Avrei voluto che vi foste presi il tempo di conoscermi come vostro figlio e fratello e di vedere cosa avrei potuto diventare, ma l’ironia della vita è che il metallo più resistente si forgia nel fuoco dell’inferno. Voi tre mi avete inflitto così tanto dolore e sofferenza, e tutto quello che ho ricevuto da voi non è stato un «stai bene?», ma un «vai avanti», e se non ci riuscivo, ero io quello cattivo. Ma grazie al cielo, ho trasformato quel dolore in qualcos’altro.
Voglio che voi tre sappiate che se fossi morto in qualsiasi momento nel 2012 o nel 2013, mi sarebbe andato bene. Non sapevo perché fossi vivo e non avevo alcuno scopo. Volevo uccidermi, ma non ho avuto il coraggio di farlo. Nella mia stanza in affitto nel 2014, il primo posto che ho chiamato casa, mi sono ripromessa che avrei ricominciato da capo. Da sola. Un po’ alla volta. Sono passati dieci anni, e sono stati gli anni più incredibili perché ho trovato il mio scopo e il senso della mia vita nella sofferenza.
Mi dispiace per tutte le volte in cui non sono stato all’altezza e i miei errori hanno pesato sulla famiglia. Credo che voi tre dovreste sapere, ormai, soprattutto grazie a questa lettera, che non è mai stata mia intenzione essere un peso per voi e farvi desiderare che non esistessi o che fossi inadeguato.

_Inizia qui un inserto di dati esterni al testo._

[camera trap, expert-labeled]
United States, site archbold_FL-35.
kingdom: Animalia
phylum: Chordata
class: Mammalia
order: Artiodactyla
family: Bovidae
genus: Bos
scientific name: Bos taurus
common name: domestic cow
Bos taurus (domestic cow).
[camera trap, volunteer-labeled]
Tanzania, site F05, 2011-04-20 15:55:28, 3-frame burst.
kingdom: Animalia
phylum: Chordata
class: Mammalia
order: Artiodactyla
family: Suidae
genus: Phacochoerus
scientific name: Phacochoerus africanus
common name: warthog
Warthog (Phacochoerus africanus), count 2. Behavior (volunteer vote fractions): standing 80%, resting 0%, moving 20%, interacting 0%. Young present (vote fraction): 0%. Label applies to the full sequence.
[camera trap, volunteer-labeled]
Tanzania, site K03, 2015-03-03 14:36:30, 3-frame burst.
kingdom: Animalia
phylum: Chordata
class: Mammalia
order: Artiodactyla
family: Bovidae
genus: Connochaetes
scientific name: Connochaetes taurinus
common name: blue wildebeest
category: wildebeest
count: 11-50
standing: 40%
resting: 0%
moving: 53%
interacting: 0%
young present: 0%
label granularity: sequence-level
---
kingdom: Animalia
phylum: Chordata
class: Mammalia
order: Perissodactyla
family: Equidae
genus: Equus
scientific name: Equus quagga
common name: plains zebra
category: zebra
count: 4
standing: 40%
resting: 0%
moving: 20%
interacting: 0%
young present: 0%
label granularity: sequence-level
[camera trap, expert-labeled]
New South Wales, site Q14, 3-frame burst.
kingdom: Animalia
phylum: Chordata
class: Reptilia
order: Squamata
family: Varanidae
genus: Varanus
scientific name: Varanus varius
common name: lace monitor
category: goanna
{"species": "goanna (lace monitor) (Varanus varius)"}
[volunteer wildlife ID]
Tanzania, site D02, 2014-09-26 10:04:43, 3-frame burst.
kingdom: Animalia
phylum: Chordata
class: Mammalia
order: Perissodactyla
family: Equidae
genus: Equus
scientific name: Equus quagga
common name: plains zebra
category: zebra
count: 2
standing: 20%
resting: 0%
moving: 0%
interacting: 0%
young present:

Spero che voi tre capiate che anch’io ho fatto del mio meglio e che sto ancora facendo del mio meglio per onorare il mio passato e la mia storia, di cui vado così fiera. Non mi vergogno del mio passato e non ho permesso che l’odio e il risentimento mi consumassero. Non permetterò che voi tre mi freniate, perché non ne vale la pena.
La morte prima o poi ci raggiungerà tutti e, nei nostri ultimi istanti, quando il nostro ego si dissolverà completamente, non voglio avere rimpianti per le cose che non ho fatto o che non ho detto. Ma fino ad allora, i nostri temi natali e il nostro karma continueranno a dispiegarsi, e io aspetto con il fiato sospeso di vedere come andrà a finire tutto questo.
Sono felice che voi tre siate ancora in contatto, e spero che possiate creare insieme tanti bei ricordi, come so che avete già fatto.
Con questo, ho chiuso. Ho chiuso davvero e definitivamente. Il confronto tra il mio passato e il mio presente nelle ultime settimane mi ha fatto capire che non c’è più bisogno di aggrapparmi a questo odio e a questo risentimento, e che la mia storia avrà il miglior finale possibile. La mia famiglia, i miei amici e i miei clienti meritano il meglio di me. Non biasimo nessuno di voi per quello che ho passato. Al contrario, vi sono grata. La vita ha modi misteriosi di svolgersi, e non sarei dove sono oggi se non fosse per il mio passato. Ho una mia famiglia e un futuro da costruire.
Non c’è nemmeno bisogno di una riconciliazione in senso stretto. Questo non è un invito rivolto a nessuno a tornare nella mia vita. Non credo che nessuno di voi lo vorrebbe, perché so bene cosa la mia presenza fa venire in mente a tutti. Né si tratta di una richiesta di tornare nella vita di qualcuno di voi. I legami sono ancora da considerarsi recisi, ed è meglio così.
Questa lettera è la mia richiesta di riconciliazione nei vostri confronti – e con questo basta.
Ti prego, considera che io sia morto e non contattarmi mai più, in nessuna circostanza; non perché vi odi, ma perché non desidero davvero rivivere mai più quei ricordi e quel dolore.
Ne ho davvero, davvero abbastanza, e vi perdono tutti e tre.